Auf der Kreuzung Heinrich-Büssing-Ring / Wolfenbüttler Straße klebten sich am Donnerstag 8 Leute mit einem Gemisch aus Epoxidharz und Sand fest. Die Technische Einsatzeinheit der Polizei schnitt sie aus der Straße. Acht Löcher blieben im Asphalt zurück, vier davon im hier zu sehenden Heinrich-Büssing-Ring. © FMN | Bernward Comes / Salzgitter Zeitung

Löcher in den Fahrbahnen müssen geschlossen werden

Grund für die Einschränkung im Verkehr seien die nötigen Reparaturarbeiten des Asphalts, die aktuell noch nicht begonnen hätten, so Oppermann. Verantwortlich für diese Arbeiten sei allerdings nicht die Polizei, sondern die Stadt.

Rainer Keunecke, Pressesprecher der Stadt Braunschweig, erklärt dazu am Freitag: „Die fachgerechte Reparatur soll heute beginnen.“ Die Absperrungen sollen voraussichtlich am kommenden Montag wieder entfernt werden. „Bis dahin kann an der Einmündung des Heinrich-Büssing-Rings nicht nach rechts in die Wolfenbütteler Straße Richtung Zentrum eingebogen werden. Alle anderen Fahrbeziehungen sind, teils mit Einschränkungen, befahrbar.“ Auf welche Summe sich die Reparaturkosten belaufen werden, sei demnach bislang noch nicht einschätzbar. Tragen werde diese jedoch voraussichtlich nicht die Stadt: „Wer die Beschädigung öffentlichen Eigentums verursacht, wird üblicherweise in Regress genommen. Dies ist auch hier beabsichtigt“, so Keunecke.

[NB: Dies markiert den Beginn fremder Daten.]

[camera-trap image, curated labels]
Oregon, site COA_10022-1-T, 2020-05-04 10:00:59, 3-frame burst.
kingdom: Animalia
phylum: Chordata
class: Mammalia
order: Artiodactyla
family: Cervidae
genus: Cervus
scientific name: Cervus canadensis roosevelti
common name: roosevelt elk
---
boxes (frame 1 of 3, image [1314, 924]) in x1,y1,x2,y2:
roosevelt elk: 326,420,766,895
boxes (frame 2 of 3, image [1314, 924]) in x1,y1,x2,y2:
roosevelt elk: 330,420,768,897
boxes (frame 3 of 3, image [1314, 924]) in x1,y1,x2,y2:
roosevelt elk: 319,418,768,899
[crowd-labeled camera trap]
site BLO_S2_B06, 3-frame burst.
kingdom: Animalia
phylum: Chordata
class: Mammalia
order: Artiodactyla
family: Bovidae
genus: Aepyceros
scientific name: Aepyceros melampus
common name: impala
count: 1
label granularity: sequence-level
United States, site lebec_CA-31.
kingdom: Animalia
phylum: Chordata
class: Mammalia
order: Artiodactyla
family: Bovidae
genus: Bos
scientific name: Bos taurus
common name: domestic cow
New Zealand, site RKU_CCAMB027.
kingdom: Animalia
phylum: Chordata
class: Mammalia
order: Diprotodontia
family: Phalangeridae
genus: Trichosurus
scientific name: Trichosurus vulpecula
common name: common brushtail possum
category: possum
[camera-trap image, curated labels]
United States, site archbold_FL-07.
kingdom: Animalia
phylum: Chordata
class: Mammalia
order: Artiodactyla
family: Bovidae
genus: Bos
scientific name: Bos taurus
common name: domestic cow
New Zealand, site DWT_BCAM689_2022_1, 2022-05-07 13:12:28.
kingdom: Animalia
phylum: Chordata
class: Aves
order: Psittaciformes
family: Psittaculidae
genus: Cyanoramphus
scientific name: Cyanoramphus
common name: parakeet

Sand-Kleber-Mischung forderte drastische Maßnahmen

Die Aktivisten hatten jetzt erstmals in Braunschweig nicht nur herkömmlichen Sekundenkleber verwendet, sondern dem Kleber Sand beigemischt. „Das Lösen war problematischer als angenommen“, erklärt Polizeisprecher Oppermann. Die Technische Einsatzeinheit der Polizei nutzte Trennschleifer, um die Aktivisten von der Straße zu lösen: Mit den Geräten trennten die Beamten großflächig den Teil des Asphalts, mit dem die Aktivisten verklebt waren, vom Rest der Straße ab. Anschließend wurde das festgeklebte Straßenstück aus seiner Umgebung herausgehebelt. Insgesamt acht Löcher blieben von den Arbeiten der Polizei zurück.

Die Stadt Braunschweig wird Keunecke zufolge gegen die Aktivisten Strafantrag wegen Sachbeschädigung stellen. Wie Oppermann ergänzt, müssten die Klimaaktivisten zudem mit Anzeigen wegen Nötigung im Straßenverkehr rechnen.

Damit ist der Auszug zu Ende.